THE INSTITUTIONS THAT ENABLED IT The tactic thrives because multiple institutions fail to act as checks. Regulators like the Ministry of Information and Broadcasting (MIB) and the Telecom Regulatory Authority of India (TRAI) have no mandate to monitor advertiser-media relationships, treating them as commercial transactions outside their purview. The Press Council of India, despite its mandate to uphold journalistic ethics, lacks the power to impose penalties—its rulings are often ignored. Banks, particularly public sector ones, have lent aggressively to media companies without scrutinizing their revenue models; a 2022 RBI inspection report found that several media firms had taken loans against future advertising receivables, creating a circular dependency where lenders became complicit in the tactic. Rating agencies, such as CRISIL and ICRA, have given investment-grade ratings to media companies with high advertiser concentration, ignoring the risk of revenue shocks. Auditors, including the Big Four, have signed off on financial statements without flagging related-party transactions between media owners and their non-media businesses. Finally, media boards, often packed with promoter nominees, have rubber-stamped editorial policies that align with the owners’ commercial interests, as documented in the 2021 parliamentary report.

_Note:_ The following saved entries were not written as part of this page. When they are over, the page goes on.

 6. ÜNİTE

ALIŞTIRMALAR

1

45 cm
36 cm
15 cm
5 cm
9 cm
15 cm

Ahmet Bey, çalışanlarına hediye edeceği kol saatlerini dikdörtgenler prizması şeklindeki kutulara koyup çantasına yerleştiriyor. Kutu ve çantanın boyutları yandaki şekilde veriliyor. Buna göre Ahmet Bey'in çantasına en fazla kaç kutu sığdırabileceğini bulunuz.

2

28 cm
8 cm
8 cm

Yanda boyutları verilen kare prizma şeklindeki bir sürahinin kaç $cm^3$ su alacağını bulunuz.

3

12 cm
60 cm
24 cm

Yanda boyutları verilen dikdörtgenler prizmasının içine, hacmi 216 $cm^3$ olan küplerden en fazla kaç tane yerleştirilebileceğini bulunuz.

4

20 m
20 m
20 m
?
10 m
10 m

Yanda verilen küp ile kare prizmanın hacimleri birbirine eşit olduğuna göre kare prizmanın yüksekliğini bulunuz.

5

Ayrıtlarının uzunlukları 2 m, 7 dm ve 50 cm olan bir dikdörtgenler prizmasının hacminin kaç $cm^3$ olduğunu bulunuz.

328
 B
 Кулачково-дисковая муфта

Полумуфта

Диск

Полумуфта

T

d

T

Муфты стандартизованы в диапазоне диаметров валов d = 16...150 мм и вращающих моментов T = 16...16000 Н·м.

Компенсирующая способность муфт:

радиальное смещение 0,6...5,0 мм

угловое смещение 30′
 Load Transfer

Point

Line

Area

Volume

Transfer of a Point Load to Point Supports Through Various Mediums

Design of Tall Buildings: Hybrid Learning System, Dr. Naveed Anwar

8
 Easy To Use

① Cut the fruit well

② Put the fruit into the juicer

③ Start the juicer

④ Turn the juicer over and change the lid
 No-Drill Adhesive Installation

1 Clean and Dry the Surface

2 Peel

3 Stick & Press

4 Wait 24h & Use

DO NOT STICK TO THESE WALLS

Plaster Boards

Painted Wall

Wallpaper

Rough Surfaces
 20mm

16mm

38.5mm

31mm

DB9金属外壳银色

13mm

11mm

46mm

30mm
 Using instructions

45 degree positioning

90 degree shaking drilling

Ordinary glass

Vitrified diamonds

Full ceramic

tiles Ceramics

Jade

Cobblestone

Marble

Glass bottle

THE CURRENT STATE The tactic remains in active use, with little regulatory pushback. The MIB’s 2022 guidelines on "transparency in media ownership" require disclosure of beneficial owners but do not address advertiser influence. The Securities and Exchange Board of India (SEBI) has tightened related-party transaction rules for listed companies, but media firms have circumvented this by structuring ad deals through unlisted subsidiaries. The only meaningful change has been the rise of digital platforms, which have diluted the power of traditional media—but even here, large advertisers have begun to exert influence by threatening to pull spend from YouTube, Instagram, and news apps. The tactic has simply migrated online, where algorithms amplify compliant content. Until a cross-media ownership law is enacted or the Press Council is given enforcement powers, the mechanism will persist.
WHAT TO WATCH FOR First, sudden shifts in a media outlet’s coverage of a major advertiser—look for the disappearance of critical stories or the promotion of the advertiser’s narrative in editorial sections. Second, check the advertiser concentration in a media company’s annual report: if a single entity accounts for over 15% of ad revenue, the outlet is vulnerable. Third, monitor related-party transactions in listed media firms—if a promoter’s non-media business is a significant advertiser, editorial independence is likely compromised. These are not smoking guns, but they are the gears of the machine.
This newsletter describes documented business tactics and systemic patterns based on public records, regulatory orders, and published financial journalism. It does not make allegations against any individual or entity. Readers are encouraged to consult primary sources and form their own conclusions.